*TEXT SHOWN*:
----------------------------------------

The Global Pumped Hydro Storage Market is projected to expand from USD 50.25 Billion in 2025 to USD 85.58 Billion by 2031, reflecting a CAGR of 9.28%. This mature grid-scale energy storage technology operates by utilizing two water reservoirs at different elevations to generate and store electricity based on gravitational potential energy. The market is primarily underpinned by the critical need for grid stability and the increasing necessity to integrate intermittent renewable energy sources, such as wind and solar, into national power networks. Additionally, the rising demand for long-duration energy storage to handle peak electricity loads and ensure energy security serves as a fundamental catalyst for the global expansion of these facilities.

Despite these drivers, the sector encounters a significant challenge regarding the massive upfront capital investment and prolonged construction timelines necessary for developing these large infrastructure projects. These financial and procedural hurdles can cause funding gaps and delay project implementation, thereby impeding rapid market growth. According to the International Hydropower Association, global pumped storage hydropower capacity increased by 8.4 gigawatts in 2024, reaching a total installed capacity of 189 gigawatts.

Market Driver

The exponential growth of variable renewable energy integration acts as the primary catalyst for the Global Pumped Hydro Storage Market. As nations rapidly scale up solar and wind generation, the inherent intermittency of these sources creates critical imbalances between supply and demand that threaten grid stability. Pumped hydro storage serves as a vital buffer, absorbing excess renewable output during periods of low demand and releasing it during peak consumption, effectively functioning as a giant rechargeable battery for national grids. This capability is essential for maintaining frequency control and preventing blackouts in high-penetration renewable scenarios. The urgency of this requirement is highlighted by recent projections; according to the International Energy Agency's 'Renewables 2025' report from October 2025, annual pumped storage capacity additions are forecasted to double to nearly 16.5 GW by 2030 to accommodate surging levels of variable green energy.

Supportive government frameworks and aggressive decarbonization targets further accelerate market expansion by de-risking the substantial capital requirements of these infrastructure projects. Governments worldwide are implementing long-term policy mechanisms, such as capacity payments and streamlined permitting processes, to ensure sufficient energy storage supports their net-zero commitments. China, leading this policy-driven charge, has established rigorous mandates to bolster its energy security. According to the International Hydropower Association's '2025 World Hydropower Outlook' from June 2025, China is on track to exceed its national targets, with installed pumped storage capacity potentially reaching 130 GW by 2030. This policy momentum is reflected globally, as developers rush to secure sites to meet future storage needs. According to the International Hydropower Association, in 2025, the total global development pipeline for pumped storage hydropower projects has swelled to approximately 600 GW, signaling robust long-term growth.

----------------------------------------

*Data drawn from a collection*:

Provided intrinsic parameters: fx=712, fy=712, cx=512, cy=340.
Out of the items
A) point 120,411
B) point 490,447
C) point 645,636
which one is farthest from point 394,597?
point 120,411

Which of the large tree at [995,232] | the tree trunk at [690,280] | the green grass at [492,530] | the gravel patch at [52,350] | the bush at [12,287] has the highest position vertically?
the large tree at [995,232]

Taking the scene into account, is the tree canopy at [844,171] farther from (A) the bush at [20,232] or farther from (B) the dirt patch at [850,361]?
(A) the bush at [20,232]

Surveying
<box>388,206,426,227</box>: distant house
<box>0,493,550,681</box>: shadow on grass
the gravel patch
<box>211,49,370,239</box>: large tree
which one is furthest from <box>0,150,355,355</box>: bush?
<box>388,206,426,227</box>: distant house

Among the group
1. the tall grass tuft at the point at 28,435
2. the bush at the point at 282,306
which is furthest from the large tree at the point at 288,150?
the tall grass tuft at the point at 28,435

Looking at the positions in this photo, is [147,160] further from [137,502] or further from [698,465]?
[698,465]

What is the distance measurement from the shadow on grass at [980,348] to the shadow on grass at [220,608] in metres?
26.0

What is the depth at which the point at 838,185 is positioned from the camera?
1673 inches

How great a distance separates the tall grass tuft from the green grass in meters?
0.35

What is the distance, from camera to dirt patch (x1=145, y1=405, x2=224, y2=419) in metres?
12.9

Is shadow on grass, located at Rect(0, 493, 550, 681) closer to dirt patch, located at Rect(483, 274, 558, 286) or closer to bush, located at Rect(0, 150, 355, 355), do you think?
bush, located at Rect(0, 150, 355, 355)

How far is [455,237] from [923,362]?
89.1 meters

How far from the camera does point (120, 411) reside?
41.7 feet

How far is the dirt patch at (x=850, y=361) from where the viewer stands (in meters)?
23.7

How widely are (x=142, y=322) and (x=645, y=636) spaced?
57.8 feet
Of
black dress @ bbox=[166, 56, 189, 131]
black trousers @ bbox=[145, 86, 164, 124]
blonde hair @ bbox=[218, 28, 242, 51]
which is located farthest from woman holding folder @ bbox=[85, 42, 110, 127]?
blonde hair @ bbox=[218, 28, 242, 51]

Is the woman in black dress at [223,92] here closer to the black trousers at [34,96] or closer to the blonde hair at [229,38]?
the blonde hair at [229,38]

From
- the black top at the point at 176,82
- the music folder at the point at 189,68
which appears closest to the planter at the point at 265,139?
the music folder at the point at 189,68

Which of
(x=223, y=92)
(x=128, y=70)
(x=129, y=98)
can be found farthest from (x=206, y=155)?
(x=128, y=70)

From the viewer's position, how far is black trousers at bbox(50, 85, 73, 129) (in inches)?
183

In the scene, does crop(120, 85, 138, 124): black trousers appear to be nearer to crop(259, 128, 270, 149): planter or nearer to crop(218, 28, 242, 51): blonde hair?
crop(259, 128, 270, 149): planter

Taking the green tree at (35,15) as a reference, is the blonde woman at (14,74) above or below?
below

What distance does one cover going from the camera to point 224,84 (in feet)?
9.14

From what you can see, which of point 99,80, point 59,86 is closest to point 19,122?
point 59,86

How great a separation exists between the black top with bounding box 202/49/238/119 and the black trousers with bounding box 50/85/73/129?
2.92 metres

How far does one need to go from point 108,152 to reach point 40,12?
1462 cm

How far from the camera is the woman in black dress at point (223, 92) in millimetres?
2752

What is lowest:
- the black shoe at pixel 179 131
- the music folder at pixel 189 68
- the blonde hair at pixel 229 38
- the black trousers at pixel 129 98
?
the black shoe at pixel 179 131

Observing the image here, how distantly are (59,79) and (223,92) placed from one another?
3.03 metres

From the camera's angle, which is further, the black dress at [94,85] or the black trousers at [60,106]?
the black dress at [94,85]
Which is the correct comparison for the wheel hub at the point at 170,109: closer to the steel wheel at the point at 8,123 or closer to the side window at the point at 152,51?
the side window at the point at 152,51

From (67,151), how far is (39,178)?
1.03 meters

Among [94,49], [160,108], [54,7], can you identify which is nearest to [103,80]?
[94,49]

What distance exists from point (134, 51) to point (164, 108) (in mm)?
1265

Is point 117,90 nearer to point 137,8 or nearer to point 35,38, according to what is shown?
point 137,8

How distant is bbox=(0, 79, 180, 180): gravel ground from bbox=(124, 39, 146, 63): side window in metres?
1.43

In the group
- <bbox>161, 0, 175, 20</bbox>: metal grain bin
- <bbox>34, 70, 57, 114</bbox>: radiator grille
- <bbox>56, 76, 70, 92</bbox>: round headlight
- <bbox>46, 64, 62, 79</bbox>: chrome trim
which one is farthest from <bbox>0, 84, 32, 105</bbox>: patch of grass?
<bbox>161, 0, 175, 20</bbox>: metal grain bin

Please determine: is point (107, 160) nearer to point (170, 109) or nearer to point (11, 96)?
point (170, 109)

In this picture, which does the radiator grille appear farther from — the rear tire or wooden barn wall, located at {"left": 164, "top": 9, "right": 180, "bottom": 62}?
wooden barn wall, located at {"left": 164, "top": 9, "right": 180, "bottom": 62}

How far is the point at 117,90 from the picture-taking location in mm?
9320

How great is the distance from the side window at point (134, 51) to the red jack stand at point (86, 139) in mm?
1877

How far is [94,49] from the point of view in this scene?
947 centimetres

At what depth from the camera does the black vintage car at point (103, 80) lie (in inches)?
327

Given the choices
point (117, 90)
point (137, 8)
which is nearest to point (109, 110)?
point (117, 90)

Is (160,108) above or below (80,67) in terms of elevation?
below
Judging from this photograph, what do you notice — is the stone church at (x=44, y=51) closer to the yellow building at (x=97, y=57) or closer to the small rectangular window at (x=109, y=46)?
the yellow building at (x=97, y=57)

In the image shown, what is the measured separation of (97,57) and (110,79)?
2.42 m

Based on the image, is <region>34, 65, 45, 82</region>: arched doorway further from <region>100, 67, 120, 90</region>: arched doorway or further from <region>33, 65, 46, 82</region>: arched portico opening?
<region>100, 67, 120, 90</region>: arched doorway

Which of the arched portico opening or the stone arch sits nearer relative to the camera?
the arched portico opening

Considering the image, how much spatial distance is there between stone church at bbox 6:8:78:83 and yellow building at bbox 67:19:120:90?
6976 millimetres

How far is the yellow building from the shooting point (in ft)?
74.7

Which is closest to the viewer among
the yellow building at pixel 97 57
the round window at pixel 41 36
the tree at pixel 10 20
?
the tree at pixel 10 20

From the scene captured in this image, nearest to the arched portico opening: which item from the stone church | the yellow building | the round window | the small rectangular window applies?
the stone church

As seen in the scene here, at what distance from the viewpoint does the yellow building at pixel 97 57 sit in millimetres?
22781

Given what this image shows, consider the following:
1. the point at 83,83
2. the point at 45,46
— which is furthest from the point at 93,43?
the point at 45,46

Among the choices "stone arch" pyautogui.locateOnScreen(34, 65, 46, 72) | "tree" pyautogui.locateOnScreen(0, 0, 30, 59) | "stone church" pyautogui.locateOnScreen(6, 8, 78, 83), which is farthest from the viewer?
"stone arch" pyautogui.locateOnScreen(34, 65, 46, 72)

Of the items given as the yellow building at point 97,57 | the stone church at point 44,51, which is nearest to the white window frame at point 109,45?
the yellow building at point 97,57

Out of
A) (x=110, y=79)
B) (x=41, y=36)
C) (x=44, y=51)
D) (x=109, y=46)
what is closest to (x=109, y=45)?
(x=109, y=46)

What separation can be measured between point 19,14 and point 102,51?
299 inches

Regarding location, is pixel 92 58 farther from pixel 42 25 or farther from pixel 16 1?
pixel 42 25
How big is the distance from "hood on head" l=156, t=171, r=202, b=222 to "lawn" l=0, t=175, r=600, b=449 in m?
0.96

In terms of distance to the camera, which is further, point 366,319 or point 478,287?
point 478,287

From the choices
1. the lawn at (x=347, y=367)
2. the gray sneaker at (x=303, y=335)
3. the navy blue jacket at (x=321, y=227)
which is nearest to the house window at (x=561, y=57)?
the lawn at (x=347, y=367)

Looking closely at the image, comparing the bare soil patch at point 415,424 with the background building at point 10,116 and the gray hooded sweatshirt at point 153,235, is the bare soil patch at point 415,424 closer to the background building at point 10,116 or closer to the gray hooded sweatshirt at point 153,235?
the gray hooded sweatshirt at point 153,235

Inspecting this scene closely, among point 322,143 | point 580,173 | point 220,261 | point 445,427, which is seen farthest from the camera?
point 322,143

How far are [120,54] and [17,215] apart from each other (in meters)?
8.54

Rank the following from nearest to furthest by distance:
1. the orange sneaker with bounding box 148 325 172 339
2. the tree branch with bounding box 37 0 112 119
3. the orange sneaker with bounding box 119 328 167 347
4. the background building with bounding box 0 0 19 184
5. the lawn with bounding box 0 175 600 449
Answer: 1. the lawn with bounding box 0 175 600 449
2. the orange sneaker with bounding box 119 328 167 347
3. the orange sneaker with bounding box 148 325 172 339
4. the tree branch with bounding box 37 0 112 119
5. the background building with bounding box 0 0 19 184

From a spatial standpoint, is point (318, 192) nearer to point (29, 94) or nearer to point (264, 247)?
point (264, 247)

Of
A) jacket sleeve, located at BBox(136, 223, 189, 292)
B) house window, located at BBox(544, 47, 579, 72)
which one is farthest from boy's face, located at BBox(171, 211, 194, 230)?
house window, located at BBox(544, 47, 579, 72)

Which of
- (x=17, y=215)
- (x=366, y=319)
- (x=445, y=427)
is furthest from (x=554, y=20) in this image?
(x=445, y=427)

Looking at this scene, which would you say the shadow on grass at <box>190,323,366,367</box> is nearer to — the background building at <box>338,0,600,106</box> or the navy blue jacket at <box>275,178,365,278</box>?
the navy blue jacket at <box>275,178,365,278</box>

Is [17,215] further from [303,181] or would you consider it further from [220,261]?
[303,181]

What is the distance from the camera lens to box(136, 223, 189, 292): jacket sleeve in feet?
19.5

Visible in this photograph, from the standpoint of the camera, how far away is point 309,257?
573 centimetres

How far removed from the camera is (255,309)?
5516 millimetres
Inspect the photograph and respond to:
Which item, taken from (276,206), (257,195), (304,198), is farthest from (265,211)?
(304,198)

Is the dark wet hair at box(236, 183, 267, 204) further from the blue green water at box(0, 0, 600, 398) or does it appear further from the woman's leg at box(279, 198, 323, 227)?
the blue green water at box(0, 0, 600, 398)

----------------------------------------

*EXERCISES TO COMPLETE*:
- 1) In the pumped hydro market overview, what total installed capacity did global pumped storage hydropower reach in 2024?
- 2) Reproduce word for word everything in the pumped hydro market overview from "Despite these drivers, the" down to "of 189 gigawatts.".
- 3) Carry the pumped hydro market overview forward, picking up after its final sentence.
None of this material is needed.

*ANSWERS FOR THE EXERCISE*:
- 1) 189 gigawatts

- 2)
Despite these drivers, the sector encounters a significant challenge regarding the massive upfront capital investment and prolonged construction timelines necessary for developing these large infrastructure projects. These financial and procedural hurdles can cause funding gaps and delay project implementation, thereby impeding rapid market growth. According to the International Hydropower Association, global pumped storage hydropower capacity increased by 8.4 gigawatts in 2024, reaching a total installed capacity of 189 gigawatts.

- 3)
Market Challenge

The substantial upfront capital investment and extended construction timelines required for pumped hydro storage projects act as a formidable barrier to market expansion. These facilities necessitate massive civil engineering works, including the construction of large reservoirs, dams, and complex underground tunneling, which drive initial costs into the billions of dollars. The magnitude of such infrastructure inevitably leads to lengthy development periods, often spanning a decade or more from planning to commissioning. This prolonged duration introduces significant financial uncertainty, as investors face delayed returns and risks associated with potential cost overruns or regulatory shifts, effectively deterring private capital and stalling project financial closure.

Consequently, a major disparity exists between the capacity under planning and the projects that successfully reach the construction phase, creating a bottleneck in market growth. The financial risks associated with these long lead times prevent many technically viable sites from progressing to execution. According to the International Hydropower Association, in 2025, the global development pipeline for pumped storage hydropower comprised around 600 gigawatts of capacity. This extensive backlog highlights how financial and procedural hurdles severely restrict the conversion of planned facilities into operational assets, thereby impeding the sector's ability to scale rapidly.

Market Trends

Repurposing abandoned mine sites for brownfield development is gaining traction as a strategic trend to address land scarcity and reduce construction timelines. This approach utilizes disused open-pit mines or underground shafts as pre-existing reservoirs, significantly lowering the capital expenditure required for massive excavation works and minimizing the environmental impact compared to greenfield projects. Developers are increasingly capitalizing on these sites to leverage established grid connections and road infrastructure while providing economic revitalization to former mining regions. Highlighting this shift, according to Water Power & Dam Construction, December 2024, in the 'Reviving disused mines' report, the Kidston Pumped Storage Hydro Project in Australia is advancing with a capacity of 250 MW, transforming retired gold mining pits into a functional energy storage asset.

Simultaneously, the integration of floating solar photovoltaics on reservoirs is emerging as a key strategy to hybridize assets and enhance operational efficiency. By deploying solar panels directly on water surfaces, operators can generate supplementary renewable electricity while reducing reservoir evaporation, a critical advantage for maintaining water levels in arid regions. This configuration optimizes existing transmission infrastructure and improves solar panel performance through the cooling effect of the water, creating a synergistic energy system. Evidence of this growing adoption is clear; according to Rinnovabili, June 2025, in the '2025 World Hydropower Outlook', Brazil commenced the construction of the country's largest floating solar plant with a capacity of 54 MW at the Lajeado hydro reservoir, showcasing the scalability of this hybrid solution.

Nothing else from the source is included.